Each line of the data below holding the word "this" must be copied.

══ Recorded information ══

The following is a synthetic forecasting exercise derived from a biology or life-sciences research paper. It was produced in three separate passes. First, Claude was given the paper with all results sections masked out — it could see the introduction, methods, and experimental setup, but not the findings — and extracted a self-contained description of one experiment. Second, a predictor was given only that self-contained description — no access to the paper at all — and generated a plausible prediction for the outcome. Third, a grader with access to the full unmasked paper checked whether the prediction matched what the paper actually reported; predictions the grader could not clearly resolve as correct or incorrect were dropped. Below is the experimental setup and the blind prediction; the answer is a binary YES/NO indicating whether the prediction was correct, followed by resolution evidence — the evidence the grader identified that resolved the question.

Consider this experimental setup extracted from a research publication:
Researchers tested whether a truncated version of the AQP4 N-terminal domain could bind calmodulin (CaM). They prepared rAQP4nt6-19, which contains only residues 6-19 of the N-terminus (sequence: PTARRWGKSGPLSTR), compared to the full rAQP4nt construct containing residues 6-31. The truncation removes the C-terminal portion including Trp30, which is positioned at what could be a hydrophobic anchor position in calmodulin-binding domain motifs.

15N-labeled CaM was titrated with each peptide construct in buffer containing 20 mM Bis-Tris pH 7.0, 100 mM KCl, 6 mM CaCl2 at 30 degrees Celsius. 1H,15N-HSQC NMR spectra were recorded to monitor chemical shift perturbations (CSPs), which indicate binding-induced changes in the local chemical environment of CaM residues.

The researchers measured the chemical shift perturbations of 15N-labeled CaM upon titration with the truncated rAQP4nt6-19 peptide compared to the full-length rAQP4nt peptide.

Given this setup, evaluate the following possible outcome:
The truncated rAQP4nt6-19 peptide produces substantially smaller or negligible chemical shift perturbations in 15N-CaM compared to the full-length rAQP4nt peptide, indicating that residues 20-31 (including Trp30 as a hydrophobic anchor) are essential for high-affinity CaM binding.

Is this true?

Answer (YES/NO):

═══

[Finished exercise]
Consider this experimental setup extracted from a research publication:
Given this setup, evaluate the following possible outcome:
Is this true?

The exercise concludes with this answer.